#### SOURCE:
-- START --

When we cook meals, we usually cook full portions: most recipes are made for 4-6 servings, but even with two of us, it’s convenient to have a day or two of leftovers.
However, I recently have been cooking smaller batches of both dinner and cookies for experimentation. With a dinner recipe, it gives me a second chance to do it better after we see the results the first time. With cookies, I can try out different techniques and ingredients to see if it makes a differences.
Not all recipes can be halved or doubled effectively, though I can’t conclusively say why. Certainly cooking times and container sizes often need to be adjusted as well, but with cookies, it typically works out just fine since most of the action happens in the oven where we have fixed batch sizes anyways.
All of this brings me to this recipe for Chocolate-Raspberry Thumbprints from Dorie. The recipe as written makes 20 cookies, which just seemed like too few. However it also used a 1/4 recipe of her “Do-Almost-Anything-Chocolate cookie dough (chilled).” I thus split the difference and double the recipe so I could use half the dough and make 40 cookies.

-- END --

#### JOBS:
a. Answer these from the cooking post:
(i) How many servings are most recipes made for?
(ii) How many cookies does the Chocolate-Raspberry Thumbprints recipe make as written?
(iii) How many cookies did the writer make by doubling the recipe?
b. Revise the stretch of the cooking post from "When we cook" through "batch sizes anyways.", replacing each "cookies" with "muffins".

#### DATA SUPPLIED:

-- START --

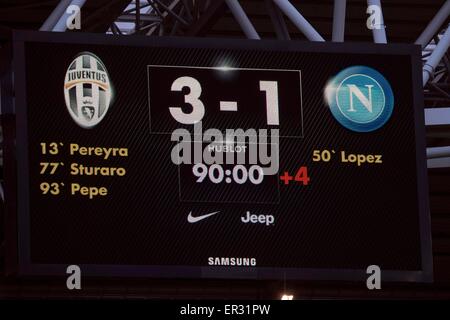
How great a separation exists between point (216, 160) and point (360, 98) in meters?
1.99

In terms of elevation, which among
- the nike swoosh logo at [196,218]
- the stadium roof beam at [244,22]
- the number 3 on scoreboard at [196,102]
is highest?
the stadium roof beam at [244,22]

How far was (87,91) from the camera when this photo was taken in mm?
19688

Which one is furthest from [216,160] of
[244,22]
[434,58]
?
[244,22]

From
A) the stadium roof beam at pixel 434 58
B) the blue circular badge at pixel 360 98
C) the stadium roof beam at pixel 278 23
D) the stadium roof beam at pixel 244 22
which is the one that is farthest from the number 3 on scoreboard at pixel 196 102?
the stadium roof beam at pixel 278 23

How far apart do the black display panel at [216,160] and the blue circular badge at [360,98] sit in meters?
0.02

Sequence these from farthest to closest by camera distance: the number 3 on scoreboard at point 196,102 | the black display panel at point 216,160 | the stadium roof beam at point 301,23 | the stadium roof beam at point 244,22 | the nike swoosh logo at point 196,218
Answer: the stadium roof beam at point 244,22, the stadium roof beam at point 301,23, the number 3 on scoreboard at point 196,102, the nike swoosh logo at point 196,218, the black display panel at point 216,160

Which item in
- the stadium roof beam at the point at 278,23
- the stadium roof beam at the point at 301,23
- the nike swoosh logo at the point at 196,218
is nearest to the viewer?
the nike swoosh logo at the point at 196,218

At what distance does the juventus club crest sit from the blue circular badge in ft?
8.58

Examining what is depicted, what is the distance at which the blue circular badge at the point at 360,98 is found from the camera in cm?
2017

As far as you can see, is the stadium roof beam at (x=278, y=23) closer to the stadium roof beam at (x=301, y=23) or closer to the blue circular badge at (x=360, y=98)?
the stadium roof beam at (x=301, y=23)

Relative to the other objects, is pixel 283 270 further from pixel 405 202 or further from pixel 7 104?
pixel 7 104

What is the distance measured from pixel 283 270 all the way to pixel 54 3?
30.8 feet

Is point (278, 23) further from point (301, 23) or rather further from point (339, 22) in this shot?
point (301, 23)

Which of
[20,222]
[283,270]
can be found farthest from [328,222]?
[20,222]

-- END --
-- START --

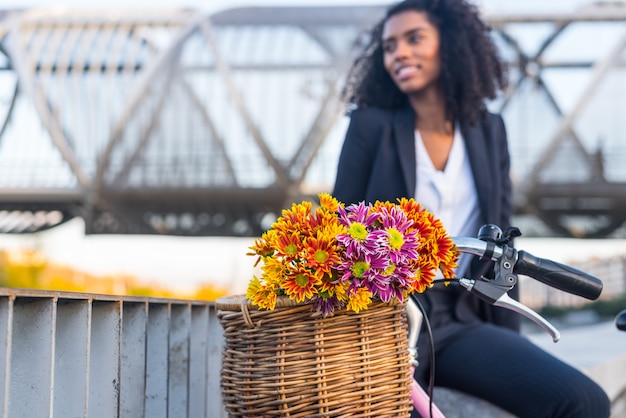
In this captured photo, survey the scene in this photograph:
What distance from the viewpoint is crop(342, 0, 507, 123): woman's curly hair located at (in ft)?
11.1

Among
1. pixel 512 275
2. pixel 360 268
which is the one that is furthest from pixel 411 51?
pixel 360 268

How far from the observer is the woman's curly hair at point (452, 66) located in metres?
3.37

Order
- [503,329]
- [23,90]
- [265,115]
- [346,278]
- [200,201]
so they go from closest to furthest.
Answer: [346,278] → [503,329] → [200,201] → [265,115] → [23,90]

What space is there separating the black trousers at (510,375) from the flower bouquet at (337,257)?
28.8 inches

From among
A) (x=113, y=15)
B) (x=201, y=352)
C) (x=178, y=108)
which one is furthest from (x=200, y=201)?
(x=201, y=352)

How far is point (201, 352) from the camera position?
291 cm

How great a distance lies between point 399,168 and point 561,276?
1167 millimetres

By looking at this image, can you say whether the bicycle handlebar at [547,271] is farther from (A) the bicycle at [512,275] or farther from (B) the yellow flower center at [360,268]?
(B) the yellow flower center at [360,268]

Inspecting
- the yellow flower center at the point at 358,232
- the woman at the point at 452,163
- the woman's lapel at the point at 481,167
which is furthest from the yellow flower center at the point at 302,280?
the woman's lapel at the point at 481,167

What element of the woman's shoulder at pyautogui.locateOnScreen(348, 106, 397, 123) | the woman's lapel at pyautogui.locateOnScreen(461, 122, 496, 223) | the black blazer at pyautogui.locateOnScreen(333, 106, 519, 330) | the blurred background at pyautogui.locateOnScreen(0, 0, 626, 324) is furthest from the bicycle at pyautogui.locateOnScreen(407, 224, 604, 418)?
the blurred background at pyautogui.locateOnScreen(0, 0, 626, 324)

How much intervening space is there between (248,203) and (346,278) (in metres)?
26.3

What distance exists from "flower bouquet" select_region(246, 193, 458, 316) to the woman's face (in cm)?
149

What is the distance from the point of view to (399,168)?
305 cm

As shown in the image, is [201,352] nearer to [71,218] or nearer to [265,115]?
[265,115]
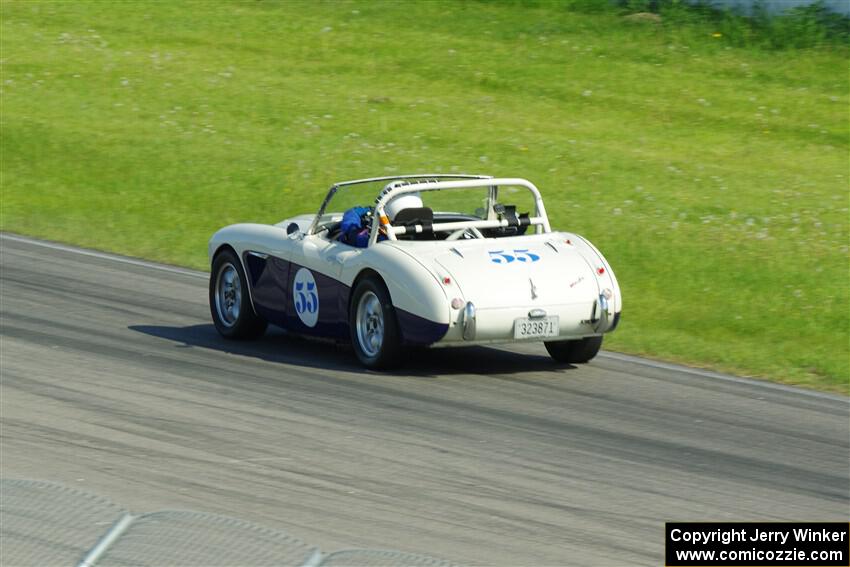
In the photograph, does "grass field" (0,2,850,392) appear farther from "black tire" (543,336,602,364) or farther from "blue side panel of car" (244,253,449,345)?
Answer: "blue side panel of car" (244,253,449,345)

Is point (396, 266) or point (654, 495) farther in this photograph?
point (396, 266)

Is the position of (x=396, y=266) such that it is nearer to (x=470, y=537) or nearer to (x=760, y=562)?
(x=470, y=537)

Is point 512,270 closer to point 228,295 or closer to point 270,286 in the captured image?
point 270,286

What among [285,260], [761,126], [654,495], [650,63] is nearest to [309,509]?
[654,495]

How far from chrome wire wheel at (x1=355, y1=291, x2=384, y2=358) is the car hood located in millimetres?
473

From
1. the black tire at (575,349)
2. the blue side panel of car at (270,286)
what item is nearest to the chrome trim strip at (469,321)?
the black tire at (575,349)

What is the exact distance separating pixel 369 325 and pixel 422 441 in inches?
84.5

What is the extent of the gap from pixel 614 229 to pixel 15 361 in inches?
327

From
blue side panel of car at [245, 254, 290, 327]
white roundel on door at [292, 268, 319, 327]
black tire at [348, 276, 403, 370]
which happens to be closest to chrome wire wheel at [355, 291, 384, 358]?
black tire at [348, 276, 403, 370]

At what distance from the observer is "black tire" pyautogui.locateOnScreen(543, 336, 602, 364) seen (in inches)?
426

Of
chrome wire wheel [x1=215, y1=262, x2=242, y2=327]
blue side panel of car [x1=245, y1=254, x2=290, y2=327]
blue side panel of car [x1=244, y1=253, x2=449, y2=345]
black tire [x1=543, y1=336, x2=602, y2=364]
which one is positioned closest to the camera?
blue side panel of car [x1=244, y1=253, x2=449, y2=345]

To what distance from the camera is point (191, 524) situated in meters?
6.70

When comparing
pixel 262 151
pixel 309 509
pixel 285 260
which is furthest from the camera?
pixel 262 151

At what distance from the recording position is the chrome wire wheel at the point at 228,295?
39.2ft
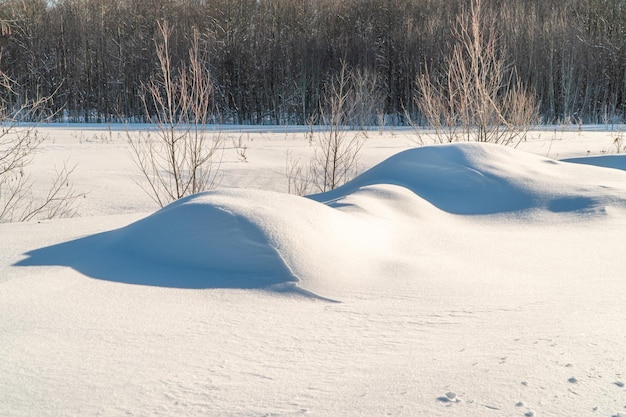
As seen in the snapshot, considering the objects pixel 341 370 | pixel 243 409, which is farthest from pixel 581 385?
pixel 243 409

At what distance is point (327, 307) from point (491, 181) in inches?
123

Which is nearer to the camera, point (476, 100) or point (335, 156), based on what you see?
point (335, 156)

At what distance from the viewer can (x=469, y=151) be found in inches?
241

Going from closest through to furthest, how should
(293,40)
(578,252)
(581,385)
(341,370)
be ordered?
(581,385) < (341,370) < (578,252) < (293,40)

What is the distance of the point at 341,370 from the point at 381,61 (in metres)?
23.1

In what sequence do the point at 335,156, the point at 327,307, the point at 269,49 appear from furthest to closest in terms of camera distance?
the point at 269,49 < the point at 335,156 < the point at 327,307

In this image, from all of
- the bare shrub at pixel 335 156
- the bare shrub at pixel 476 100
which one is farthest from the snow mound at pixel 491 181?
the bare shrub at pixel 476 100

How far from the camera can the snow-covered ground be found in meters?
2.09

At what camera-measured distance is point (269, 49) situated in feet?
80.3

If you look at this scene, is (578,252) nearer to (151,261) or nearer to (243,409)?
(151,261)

-- END --
-- START --

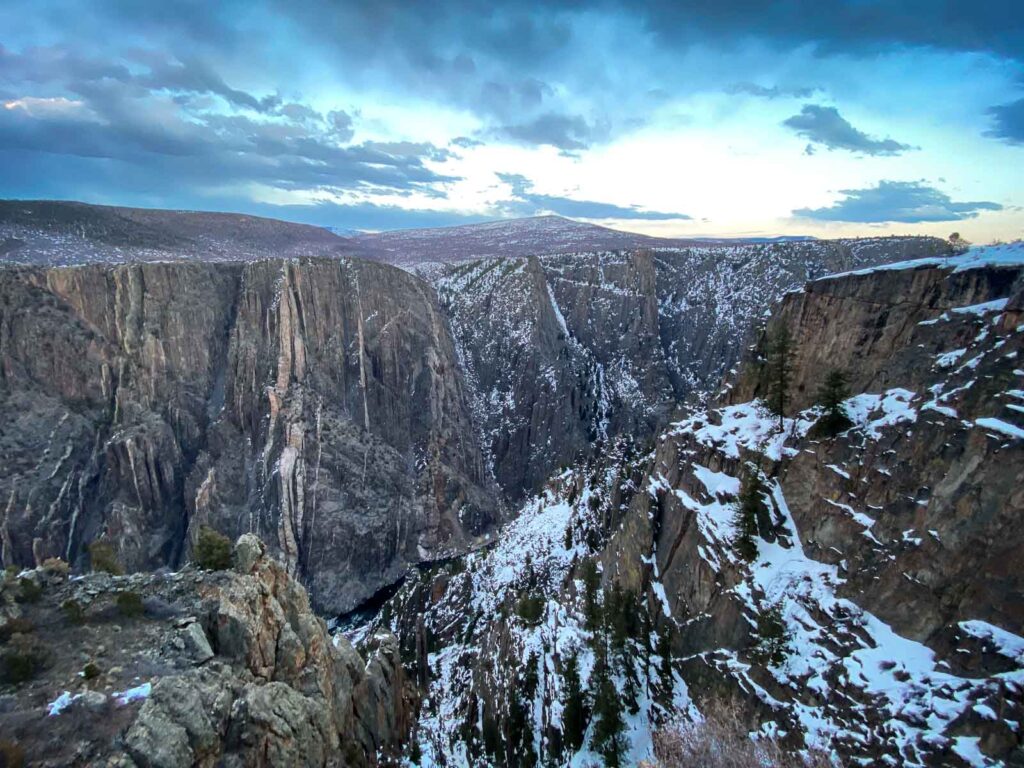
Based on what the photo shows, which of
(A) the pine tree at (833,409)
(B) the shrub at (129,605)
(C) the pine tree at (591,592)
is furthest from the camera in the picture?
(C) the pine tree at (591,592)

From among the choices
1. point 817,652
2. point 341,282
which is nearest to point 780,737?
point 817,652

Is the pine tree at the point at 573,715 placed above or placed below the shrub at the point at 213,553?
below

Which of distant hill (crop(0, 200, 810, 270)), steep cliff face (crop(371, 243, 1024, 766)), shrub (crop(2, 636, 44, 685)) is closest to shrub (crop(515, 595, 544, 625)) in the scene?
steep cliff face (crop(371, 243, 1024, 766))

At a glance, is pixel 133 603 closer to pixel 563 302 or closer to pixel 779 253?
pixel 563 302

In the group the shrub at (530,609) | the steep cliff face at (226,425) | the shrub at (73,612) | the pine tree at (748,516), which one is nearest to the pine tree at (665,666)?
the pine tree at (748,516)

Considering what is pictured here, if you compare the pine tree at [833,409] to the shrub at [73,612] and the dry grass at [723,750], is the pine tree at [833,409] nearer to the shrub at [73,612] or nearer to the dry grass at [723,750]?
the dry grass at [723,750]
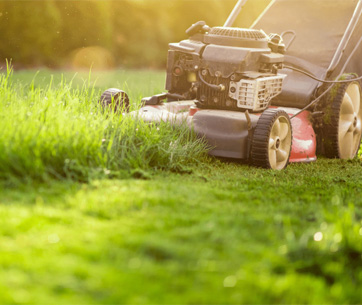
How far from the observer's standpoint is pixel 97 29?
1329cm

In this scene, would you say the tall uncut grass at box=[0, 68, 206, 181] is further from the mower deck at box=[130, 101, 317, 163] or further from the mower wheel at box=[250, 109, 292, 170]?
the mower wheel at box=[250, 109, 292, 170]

-- END --

#### EXERCISE ANSWERS:
a.
(i) 4-6 servings
(ii) 20 cookies
(iii) 40 cookies

b.
When we cook meals, we usually cook full portions: most recipes are made for 4-6 servings, but even with two of us, it’s convenient to have a day or two of leftovers.
However, I recently have been cooking smaller batches of both dinner and muffins for experimentation. With a dinner recipe, it gives me a second chance to do it better after we see the results the first time. With muffins, I can try out different techniques and ingredients to see if it makes a differences.
Not all recipes can be halved or doubled effectively, though I can’t conclusively say why. Certainly cooking times and container sizes often need to be adjusted as well, but with muffins, it typically works out just fine since most of the action happens in the oven where we have fixed batch sizes anyways.